«Me ne rattristo». L’assessore all’Ambiente Rosario D’Agata sceglie il registro dei sentimenti per reagire alle accuse dell’ex dem Niccolò Notarbartolo, che pochi minuti prima si era detto «schifato» dal comportamento dell’amministrazione Bianco sulla governance di Asec Trade: in particolare sulle presunte pressioni ricevute dalla presidente della municipalizzata Francesca Garagliano a seguito del mancato rinnovo del contratto di Giovanna D’Ippolito, ex direttrice generale. Tensioni interne al centrosinistra in vista delle amministrative, a quanto pare. Ma le ragioni per «rattristarsi» non si contano, in un’aula semi deserta, concentrata più sul voto del 10 giugno che su quello che sarebbe venuto dieci minuti dopo. Che infatti si conclude con l’ennesima figuraccia. I presenti sono 19, 11 favorevoli, 8 astenuti. Perfino sull’approvazione dei verbali delle sedute precedenti, in una sorta di continuità molto poco virtuosa.

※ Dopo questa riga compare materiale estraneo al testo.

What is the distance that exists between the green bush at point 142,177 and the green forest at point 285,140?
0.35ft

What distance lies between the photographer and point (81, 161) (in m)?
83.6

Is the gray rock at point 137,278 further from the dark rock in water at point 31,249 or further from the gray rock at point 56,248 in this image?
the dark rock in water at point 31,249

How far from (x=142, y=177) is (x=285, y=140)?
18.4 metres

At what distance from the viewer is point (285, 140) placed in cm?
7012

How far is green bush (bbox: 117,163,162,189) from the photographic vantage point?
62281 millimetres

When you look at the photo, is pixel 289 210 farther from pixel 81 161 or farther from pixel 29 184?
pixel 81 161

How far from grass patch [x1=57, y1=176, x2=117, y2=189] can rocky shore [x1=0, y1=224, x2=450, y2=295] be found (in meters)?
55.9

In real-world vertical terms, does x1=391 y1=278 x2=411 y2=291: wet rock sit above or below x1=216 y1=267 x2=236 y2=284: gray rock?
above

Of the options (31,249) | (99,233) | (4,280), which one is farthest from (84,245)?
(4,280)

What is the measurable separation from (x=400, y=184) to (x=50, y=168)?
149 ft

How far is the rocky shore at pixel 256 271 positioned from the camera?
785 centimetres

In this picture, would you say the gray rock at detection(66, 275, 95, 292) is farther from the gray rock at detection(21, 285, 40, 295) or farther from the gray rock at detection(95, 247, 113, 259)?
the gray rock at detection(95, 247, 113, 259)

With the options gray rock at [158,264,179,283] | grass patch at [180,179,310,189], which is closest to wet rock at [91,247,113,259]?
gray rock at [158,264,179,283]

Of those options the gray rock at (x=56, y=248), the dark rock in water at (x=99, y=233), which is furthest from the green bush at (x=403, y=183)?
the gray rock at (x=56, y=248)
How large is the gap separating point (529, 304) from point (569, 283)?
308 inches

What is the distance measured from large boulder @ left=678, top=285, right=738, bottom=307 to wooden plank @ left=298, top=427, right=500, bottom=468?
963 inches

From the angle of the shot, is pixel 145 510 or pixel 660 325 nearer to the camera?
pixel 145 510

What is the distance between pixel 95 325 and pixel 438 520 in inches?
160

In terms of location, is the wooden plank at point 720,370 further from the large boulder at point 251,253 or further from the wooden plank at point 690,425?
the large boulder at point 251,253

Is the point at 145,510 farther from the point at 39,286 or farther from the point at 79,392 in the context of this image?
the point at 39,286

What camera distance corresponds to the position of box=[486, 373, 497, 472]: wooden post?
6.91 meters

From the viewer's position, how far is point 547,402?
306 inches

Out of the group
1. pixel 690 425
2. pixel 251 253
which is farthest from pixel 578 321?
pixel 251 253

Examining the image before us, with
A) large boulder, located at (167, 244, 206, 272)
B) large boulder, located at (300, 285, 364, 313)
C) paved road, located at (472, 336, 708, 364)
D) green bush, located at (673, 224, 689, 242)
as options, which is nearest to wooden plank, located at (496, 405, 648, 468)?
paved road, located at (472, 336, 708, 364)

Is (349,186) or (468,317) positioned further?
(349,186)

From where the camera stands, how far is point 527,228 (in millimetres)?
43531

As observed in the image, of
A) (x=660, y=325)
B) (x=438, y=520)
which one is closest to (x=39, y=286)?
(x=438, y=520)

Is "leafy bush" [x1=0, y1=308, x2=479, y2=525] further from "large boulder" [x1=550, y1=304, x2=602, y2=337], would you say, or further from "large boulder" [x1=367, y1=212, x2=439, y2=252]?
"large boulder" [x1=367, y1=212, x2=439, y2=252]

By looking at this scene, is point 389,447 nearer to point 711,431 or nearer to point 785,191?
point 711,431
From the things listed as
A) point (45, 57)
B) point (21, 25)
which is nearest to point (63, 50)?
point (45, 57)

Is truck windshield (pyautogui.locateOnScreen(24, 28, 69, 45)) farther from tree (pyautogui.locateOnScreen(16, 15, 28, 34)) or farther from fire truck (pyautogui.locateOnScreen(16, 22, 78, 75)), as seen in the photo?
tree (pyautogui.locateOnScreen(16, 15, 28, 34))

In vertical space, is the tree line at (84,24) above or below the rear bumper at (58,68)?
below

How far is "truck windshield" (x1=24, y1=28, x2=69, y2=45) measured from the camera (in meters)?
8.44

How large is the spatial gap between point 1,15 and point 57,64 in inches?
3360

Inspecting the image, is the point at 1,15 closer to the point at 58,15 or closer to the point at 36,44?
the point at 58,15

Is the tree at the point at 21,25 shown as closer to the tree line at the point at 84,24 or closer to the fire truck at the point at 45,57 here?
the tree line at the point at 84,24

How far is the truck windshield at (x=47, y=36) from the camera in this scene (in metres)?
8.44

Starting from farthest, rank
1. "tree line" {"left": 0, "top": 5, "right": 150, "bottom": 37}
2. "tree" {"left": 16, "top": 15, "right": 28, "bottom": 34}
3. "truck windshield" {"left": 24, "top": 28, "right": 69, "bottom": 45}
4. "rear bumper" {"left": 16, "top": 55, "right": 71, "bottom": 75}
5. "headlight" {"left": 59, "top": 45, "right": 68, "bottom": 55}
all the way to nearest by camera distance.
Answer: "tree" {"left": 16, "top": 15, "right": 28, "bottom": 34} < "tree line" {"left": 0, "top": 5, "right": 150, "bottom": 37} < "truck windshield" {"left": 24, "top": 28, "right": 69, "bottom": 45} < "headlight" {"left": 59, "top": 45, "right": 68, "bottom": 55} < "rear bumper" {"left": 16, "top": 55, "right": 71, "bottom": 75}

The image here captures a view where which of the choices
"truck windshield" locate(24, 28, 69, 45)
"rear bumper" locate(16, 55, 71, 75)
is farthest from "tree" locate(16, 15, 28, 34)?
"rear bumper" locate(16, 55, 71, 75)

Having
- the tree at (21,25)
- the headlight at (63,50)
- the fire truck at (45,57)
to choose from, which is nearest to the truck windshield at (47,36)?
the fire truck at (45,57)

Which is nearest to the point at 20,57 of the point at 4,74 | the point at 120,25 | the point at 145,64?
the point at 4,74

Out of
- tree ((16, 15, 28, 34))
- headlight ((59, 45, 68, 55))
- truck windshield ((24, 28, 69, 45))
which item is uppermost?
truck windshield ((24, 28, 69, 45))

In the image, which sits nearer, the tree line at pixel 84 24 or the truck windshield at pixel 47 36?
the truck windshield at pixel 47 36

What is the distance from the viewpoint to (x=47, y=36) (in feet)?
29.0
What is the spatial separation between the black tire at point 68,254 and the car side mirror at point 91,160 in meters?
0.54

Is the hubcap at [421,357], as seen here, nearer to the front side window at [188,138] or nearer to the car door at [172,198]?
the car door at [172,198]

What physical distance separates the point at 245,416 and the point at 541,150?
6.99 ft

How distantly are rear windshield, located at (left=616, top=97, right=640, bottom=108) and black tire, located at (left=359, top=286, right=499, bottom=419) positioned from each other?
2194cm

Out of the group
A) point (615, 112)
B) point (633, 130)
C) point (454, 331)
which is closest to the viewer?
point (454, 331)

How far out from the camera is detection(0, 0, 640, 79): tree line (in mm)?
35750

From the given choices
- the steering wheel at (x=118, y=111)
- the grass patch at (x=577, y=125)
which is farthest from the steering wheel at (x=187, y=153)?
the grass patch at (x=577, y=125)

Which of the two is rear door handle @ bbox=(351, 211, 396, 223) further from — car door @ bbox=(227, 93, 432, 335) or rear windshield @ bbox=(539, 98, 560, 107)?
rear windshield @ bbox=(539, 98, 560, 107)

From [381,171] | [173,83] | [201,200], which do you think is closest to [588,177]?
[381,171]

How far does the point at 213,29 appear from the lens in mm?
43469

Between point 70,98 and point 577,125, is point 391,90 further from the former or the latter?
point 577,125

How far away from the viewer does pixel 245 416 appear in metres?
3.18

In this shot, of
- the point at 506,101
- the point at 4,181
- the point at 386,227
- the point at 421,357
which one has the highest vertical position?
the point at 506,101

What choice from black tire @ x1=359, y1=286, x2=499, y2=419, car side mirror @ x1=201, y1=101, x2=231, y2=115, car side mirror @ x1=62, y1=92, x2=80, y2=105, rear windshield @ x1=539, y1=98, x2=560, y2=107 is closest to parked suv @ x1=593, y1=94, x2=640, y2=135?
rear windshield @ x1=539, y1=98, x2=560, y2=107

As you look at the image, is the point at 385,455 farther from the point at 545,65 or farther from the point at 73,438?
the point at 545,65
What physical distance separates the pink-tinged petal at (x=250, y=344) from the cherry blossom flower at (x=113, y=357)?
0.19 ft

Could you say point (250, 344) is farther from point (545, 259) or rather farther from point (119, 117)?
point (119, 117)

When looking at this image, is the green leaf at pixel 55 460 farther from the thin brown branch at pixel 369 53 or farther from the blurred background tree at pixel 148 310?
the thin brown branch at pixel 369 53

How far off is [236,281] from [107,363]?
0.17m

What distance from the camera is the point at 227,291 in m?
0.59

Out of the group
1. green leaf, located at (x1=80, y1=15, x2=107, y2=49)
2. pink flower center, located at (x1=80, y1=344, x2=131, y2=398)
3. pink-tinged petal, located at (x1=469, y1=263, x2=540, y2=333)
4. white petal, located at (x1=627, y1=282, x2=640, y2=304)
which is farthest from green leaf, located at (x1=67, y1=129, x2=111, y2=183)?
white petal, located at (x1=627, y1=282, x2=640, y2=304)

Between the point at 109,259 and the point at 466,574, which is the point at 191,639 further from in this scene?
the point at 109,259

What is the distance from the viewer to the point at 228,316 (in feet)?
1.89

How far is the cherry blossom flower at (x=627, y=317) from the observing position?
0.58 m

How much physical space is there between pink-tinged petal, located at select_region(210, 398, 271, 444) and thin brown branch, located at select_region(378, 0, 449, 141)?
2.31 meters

Prima dell’ennesimo tracollo del Consiglio comunale, si va al piccolo trotto. Sul banco dell’amministrazione siedono gli assessori Maria Ausilia Mastrandrea, Salvo Andò, Salvo Di Salvo e D’Agata. Il quartetto regge i colpi, nonostante la pioggia di critiche. Dal solito Sebastiano Arcidiacono, ma anche da Santi Bosco, da Giuseppe Catalano. E da Tuccio Tringale, che ricorda la formula del programma elettorale scritto cinque anni fa da Enzo Bianco: Catania più10. «E ora cosa faremo – sibila in aula – ci presenteremo alle persone con lo stesso programma?». Lasciando intendere che quei dieci punti non sarebbero stati conseguiti. D’Agata ci mette una pezza. «Mi lasci dire che invece abbiamo fatto molte cose – replica – per esempio le questioni finanziarie del Comune, il Patto per Catania, il Pon Metro, la metropolitana».
Poi viene il duello con Notarbartolo. Che chiude il suo intervento su Asec Trade con una frase durissima: «Un’amministrazione che manca del tutto di etica istituzionale». Poco prima aveva previsto che questo atteggiamento «consegnerà la città al centrodestra». Qui D’Agata perde un filo di pazienza. Si alza, interviene, risponde prima agli altri consiglieri e poi si concentra sull’ex compagno di partito. «Frasi estremamente pesanti – dichiara – che respingo con forza. Me ne rattristo, non fanno onore a chi le pronuncia». Il diretto interessato, nella sua contro replica, ammorbidisce leggermente il tiro ma poi dipinge l’assessore come «il parafulmine di un sindaco che avuto disprezzo per il Consiglio». Poi cade il numero legale. Ma l’ultima seduta della consiliatura non è ancora finita: domani si replica con un quorum più basso. Non è detto che basti.